Task set.
1 > In the piece on user research after the pandemic, copy the text starting at "How will User Research" and ending at "accelerates research innovation.", switching "Post-COVID" to "post-pandemic".
2 > List the opportunities for the next 12 months that the piece on user research after the pandemic gives as numbered headings.
3 > Carry on the piece on user research after the pandemic, starting after its last sentence.

USERWEEKLY is your weekly email to understanding what is happening in user research. It's the best way to keep up on trends, methodologies and insights across the industry. Each week I go through 1k+ articles from mainstream media to small blogs to capture the pulse of our community and answer a simple question: What mattered in User Research this week? Subscribe.

When I was asked to work from home for the first time last March, I made a bet with colleagues on when we would return to the office. I said September, others April and July. We all meant 2020. No one could foresee how long the pandemic would have us work from home and how it would change how we work and live. Not only did the way I communicate and collaborate with co-workers change (and I think largely for the better) but also how I do research. And while we all have settled on a new modus operandi for now, new return-to-office plans will soon roll out in many companies. Many of us wonder:

How will User Research evolve in the Post-COVID world?

Here are the 3 opportunities for the next 12 months I'm most excited about:
1. The need for speed accelerates research innovation.
The rapid shift to work from home and the new work and life order have put more pressure on product teams to understand the quickly changing needs of their users. And their needs won't stop changing this rapidly anytime soon. Insights from today may not be relevant anymore tomorrow. Practices and attitudes may change once people go fully or partly back to the office and socialize in person again. Tools, processes, and people will configure and re-configure themselves as they align on the next new normal. As a result, research will (need to) continue to mature at an accelerated pace. Research processes, tools and teams will become more efficient and goal-oriented as a result.

2. More appreciation for uncertainties that Research can help to reduce
We humans are notoriously bad at predicting the future. To anticipate futures we largely rely on the past. What we can learn from past pandemics like the Spanish Flu is not really applicable to today's society anymore. Our ability to anticipate behavior and attitudes (Who are our users? What do they need? How will users use it?..) from experience is less relevant than before. My hope is that this will help stakeholders realize the need for research. And that ideas, visions, and plans are hypothesis that need to be evaluated, early and often.

3. Research as a Strategic Leader
The more change there is, there more (business) opportunities arise. Businesses fear missing out on opportunitites and being late to market. In addition to the speed and uncertainty, teams will rely more on research to uncover and predict needs more so than before. This competitive pressure will help us strengthen Research's position as a strategic leader and partner. Bottom-up insights (vs. top-down visions alone) will lead the way.

(Stored dataset items)
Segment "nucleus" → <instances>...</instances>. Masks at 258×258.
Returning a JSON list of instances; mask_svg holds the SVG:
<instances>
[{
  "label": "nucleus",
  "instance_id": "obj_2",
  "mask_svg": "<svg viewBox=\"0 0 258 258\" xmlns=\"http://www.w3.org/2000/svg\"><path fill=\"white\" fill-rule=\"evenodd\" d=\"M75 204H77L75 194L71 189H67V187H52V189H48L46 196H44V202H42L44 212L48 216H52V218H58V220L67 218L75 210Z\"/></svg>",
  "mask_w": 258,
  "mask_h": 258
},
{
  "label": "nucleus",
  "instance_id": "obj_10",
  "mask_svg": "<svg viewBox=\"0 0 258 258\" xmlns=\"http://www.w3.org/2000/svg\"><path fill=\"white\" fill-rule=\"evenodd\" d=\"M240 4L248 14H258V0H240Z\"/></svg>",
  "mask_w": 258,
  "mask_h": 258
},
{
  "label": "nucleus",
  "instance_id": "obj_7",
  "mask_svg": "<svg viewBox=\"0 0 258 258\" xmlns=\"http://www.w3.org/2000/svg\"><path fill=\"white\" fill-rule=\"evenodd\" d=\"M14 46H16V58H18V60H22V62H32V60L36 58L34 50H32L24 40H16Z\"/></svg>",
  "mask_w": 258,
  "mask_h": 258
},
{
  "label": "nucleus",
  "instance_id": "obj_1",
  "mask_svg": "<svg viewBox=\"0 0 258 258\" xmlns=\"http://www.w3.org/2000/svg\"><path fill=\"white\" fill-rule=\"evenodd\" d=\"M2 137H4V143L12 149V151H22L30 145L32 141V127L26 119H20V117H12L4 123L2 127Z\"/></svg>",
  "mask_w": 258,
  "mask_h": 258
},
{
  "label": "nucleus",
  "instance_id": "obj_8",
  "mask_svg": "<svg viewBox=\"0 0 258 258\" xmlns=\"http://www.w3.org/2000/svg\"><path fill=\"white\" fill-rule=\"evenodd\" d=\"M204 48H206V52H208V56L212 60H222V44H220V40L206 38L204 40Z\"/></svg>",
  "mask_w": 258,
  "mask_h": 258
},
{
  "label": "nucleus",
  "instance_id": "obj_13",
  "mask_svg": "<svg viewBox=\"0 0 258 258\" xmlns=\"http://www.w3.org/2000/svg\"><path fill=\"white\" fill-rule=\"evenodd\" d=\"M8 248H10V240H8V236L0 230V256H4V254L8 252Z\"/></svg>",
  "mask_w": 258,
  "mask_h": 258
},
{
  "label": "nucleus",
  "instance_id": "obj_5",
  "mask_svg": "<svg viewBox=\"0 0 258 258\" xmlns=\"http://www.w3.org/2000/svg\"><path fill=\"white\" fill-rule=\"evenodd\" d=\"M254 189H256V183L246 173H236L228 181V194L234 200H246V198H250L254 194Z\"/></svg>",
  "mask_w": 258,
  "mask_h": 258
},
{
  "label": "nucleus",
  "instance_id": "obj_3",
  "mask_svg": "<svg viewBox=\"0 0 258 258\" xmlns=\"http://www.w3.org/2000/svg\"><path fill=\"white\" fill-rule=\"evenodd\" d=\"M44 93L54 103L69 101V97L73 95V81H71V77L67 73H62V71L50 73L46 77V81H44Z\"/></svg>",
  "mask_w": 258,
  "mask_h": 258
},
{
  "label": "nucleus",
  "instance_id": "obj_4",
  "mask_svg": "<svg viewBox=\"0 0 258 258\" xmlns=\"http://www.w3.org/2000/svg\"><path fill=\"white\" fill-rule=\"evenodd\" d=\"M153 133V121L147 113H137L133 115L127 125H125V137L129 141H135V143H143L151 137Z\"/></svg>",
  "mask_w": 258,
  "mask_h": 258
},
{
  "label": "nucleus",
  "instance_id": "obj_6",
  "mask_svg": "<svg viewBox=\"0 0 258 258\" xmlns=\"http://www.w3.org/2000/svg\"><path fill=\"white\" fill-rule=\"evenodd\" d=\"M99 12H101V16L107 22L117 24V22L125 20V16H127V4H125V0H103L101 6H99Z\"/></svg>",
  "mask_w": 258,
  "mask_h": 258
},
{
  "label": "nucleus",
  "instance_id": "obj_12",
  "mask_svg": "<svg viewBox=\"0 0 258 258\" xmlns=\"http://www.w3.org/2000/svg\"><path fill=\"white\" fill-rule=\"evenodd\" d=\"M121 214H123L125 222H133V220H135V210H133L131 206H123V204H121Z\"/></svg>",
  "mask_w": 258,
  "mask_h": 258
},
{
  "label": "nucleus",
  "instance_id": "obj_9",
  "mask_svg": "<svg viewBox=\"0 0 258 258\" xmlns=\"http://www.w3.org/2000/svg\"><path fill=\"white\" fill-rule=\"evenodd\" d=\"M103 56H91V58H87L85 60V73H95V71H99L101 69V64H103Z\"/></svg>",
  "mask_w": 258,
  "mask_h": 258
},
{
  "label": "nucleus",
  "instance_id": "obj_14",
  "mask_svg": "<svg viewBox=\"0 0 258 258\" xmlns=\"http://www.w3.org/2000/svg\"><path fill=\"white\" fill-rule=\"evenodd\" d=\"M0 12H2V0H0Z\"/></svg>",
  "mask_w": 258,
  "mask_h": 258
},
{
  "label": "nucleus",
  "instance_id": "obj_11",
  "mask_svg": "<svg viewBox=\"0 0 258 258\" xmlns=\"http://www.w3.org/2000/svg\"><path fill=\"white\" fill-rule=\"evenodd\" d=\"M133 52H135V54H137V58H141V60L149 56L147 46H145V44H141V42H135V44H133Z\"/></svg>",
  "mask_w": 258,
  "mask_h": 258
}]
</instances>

Written responses.
1 >
How will User Research evolve in the post-pandemic world?

Here are the 3 opportunities for the next 12 months I'm most excited about:
1. The need for speed accelerates research innovation.

2 >
1. The need for speed accelerates research innovation.
2. More appreciation for uncertainties that Research can help to reduce
3. Research as a Strategic Leader

3 >
dscout published an interesting report on this "Next Normal" this week. The article is in response to their predictions on how research will change from 2019 and summarizes the anticipations from various industry leaders. Their key points:

  • Increased demand for strategic research insights.
  • UX Research is increasingly looked to to provide more inclusive and "whole-person" perspectives.
  • As the physical distance between stakeholders increased, research democratization will get accellerated.
  • Research teams will become increasingly diverse. Teams with varied viewpoints can more effectively advocate for the varied viewpoints of users.
  • Like other functions, Research Teams will need to get better at dealing with the negative effects of the speed and increased demand: burnout, Video fatigue, isolation, lack of empathy. Pushing back, realigning expectations, and making space for "self care" across teams is increasingly important for research leaders.
  • The remote, often asynchronous environment will require new ways to capture attention and drive engagement of workshops, share outs and deliverables in virtual-only or hybrid spaces.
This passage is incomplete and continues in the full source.